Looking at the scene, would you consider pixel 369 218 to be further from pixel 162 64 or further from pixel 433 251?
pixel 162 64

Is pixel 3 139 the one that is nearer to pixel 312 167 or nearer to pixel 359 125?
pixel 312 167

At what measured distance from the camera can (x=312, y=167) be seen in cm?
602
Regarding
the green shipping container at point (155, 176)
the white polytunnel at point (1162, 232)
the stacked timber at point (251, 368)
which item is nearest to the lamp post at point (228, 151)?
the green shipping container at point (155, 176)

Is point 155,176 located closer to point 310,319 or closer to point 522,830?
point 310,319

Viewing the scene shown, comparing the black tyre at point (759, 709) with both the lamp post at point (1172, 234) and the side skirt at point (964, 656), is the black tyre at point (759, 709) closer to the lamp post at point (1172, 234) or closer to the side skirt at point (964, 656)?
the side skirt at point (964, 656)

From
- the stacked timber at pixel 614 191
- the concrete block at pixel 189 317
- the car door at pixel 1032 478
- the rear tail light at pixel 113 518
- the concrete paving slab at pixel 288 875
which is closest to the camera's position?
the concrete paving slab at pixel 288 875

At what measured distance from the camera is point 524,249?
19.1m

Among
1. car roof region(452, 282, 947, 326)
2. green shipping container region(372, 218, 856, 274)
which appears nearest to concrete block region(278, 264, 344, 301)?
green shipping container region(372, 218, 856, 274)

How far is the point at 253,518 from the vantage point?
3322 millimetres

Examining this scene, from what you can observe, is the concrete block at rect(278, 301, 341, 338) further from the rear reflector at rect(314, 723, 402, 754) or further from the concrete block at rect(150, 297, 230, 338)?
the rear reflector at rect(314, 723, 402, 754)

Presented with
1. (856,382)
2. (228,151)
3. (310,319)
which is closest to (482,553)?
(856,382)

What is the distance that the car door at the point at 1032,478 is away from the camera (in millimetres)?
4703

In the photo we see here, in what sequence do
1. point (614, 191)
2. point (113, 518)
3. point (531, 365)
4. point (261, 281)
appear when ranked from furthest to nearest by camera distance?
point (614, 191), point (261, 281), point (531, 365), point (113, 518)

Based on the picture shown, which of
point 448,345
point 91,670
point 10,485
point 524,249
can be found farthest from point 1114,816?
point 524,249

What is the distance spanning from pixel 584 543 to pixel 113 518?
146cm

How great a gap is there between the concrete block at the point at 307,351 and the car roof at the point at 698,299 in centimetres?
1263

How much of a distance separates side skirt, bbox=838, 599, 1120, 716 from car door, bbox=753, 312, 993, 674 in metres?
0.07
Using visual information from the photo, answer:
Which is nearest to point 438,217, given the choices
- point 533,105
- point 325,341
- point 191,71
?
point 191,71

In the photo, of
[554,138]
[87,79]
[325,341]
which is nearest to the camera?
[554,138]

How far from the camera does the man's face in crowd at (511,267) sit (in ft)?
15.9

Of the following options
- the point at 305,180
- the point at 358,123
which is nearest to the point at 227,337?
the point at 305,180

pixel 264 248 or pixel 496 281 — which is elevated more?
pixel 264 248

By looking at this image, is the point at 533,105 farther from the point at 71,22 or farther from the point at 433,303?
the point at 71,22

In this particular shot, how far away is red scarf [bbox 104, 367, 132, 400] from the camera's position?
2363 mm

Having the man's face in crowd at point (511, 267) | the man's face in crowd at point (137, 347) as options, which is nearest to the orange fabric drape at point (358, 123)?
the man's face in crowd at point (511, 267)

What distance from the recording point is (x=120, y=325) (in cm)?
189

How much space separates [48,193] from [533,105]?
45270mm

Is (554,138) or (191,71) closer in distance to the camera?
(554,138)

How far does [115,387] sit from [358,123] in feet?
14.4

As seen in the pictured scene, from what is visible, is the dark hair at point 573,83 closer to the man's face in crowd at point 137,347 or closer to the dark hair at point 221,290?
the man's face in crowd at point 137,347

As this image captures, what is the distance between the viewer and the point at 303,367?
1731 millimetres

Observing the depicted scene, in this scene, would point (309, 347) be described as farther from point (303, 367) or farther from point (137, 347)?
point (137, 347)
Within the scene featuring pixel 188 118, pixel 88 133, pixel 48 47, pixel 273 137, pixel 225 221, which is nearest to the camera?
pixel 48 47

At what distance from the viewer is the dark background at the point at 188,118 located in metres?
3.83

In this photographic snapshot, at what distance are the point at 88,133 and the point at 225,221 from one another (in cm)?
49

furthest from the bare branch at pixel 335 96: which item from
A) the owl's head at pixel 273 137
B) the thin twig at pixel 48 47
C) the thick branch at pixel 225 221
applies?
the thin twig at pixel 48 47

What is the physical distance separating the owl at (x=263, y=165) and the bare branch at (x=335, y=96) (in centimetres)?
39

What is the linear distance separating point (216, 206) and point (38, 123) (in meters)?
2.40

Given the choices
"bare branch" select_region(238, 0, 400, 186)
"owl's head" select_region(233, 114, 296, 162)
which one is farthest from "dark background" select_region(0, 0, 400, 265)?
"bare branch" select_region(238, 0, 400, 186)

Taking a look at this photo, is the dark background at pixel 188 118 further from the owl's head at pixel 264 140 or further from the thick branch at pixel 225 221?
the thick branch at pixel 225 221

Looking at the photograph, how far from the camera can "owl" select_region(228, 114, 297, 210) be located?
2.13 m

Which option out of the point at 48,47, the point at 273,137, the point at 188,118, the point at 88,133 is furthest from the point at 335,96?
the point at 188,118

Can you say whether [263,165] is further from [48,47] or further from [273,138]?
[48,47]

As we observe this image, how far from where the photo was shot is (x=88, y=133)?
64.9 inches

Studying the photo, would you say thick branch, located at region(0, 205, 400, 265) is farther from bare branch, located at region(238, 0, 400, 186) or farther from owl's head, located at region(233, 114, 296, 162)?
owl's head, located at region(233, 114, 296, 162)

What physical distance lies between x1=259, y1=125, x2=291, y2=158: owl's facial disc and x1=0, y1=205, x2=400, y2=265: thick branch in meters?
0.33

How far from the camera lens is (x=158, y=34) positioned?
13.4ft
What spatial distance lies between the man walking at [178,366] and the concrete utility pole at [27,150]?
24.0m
==============================
Reproduce only the lines running from the one with "furthest from the bare" through the final line of the listing above, both ends included.

furthest from the bare branch at pixel 335 96: which item from
A) the owl's head at pixel 273 137
B) the thin twig at pixel 48 47
C) the thick branch at pixel 225 221
applies?
the thin twig at pixel 48 47

What is the physical distance separating the owl at (x=263, y=165) and the bare branch at (x=335, y=96) (in centimetres)?
39

What is the linear distance separating point (216, 206) and point (38, 123) (in meters)?
2.40

Given the choices
"bare branch" select_region(238, 0, 400, 186)
"owl's head" select_region(233, 114, 296, 162)
which one is farthest from "dark background" select_region(0, 0, 400, 265)?
"bare branch" select_region(238, 0, 400, 186)

Taking a look at this photo, is the dark background at pixel 188 118 further from the owl's head at pixel 264 140 or further from the thick branch at pixel 225 221?
the thick branch at pixel 225 221

Looking at the photograph, how far from the camera can "owl" select_region(228, 114, 297, 210) be located?
2.13 m

Which option out of the point at 48,47, the point at 273,137, the point at 188,118, the point at 88,133 is furthest from the point at 335,96?
the point at 188,118

Can you say whether [263,165] is further from [48,47] or further from [273,138]?
[48,47]

As we observe this image, how far from where the photo was shot is (x=88, y=133)?
64.9 inches

Studying the photo, would you say thick branch, located at region(0, 205, 400, 265) is farther from bare branch, located at region(238, 0, 400, 186) or farther from owl's head, located at region(233, 114, 296, 162)?
owl's head, located at region(233, 114, 296, 162)

What physical distance lies between x1=259, y1=125, x2=291, y2=158: owl's facial disc and x1=0, y1=205, x2=400, y2=265: thick branch in meters?
0.33

How far from the camera lens is (x=158, y=34) positioned?
13.4ft
What spatial distance lies between the man walking at [178,366] and the concrete utility pole at [27,150]?
24.0m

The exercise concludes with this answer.